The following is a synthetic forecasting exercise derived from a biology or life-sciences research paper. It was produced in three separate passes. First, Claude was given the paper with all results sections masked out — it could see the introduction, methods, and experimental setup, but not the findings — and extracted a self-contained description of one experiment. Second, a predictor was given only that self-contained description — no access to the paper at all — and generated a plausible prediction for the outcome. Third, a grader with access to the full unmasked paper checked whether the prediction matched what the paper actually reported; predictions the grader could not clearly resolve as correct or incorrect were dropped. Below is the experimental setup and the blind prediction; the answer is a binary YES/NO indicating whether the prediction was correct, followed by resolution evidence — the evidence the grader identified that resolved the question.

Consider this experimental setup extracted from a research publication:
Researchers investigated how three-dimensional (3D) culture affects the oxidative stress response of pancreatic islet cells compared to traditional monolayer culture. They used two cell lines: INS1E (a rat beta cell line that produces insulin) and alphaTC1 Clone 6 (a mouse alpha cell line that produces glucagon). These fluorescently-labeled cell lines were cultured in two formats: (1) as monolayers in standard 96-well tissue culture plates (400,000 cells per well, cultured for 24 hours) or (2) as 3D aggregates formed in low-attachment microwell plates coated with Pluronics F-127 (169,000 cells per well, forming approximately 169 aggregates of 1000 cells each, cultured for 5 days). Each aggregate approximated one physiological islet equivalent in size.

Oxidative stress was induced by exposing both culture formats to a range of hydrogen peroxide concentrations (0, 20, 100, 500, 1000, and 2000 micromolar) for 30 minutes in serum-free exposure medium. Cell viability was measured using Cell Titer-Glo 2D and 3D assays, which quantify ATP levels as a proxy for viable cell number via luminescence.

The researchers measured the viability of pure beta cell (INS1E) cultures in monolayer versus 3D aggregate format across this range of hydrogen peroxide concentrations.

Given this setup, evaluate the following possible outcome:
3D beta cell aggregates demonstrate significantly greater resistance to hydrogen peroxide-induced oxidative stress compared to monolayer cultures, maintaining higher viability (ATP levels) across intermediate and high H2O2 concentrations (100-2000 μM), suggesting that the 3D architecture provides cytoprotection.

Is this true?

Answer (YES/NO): YES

----

### TASK BRIEF:
Look above for the line with "Oxidative stress was" and the line with "The researchers measured". Retype those two lines and every line between them exactly, adding nothing.

### OUTPUT FOR THIS EXERCISE:
Oxidative stress was induced by exposing both culture formats to a range of hydrogen peroxide concentrations (0, 20, 100, 500, 1000, and 2000 micromolar) for 30 minutes in serum-free exposure medium. Cell viability was measured using Cell Titer-Glo 2D and 3D assays, which quantify ATP levels as a proxy for viable cell number via luminescence.

The researchers measured the viability of pure beta cell (INS1E) cultures in monolayer versus 3D aggregate format across this range of hydrogen peroxide concentrations.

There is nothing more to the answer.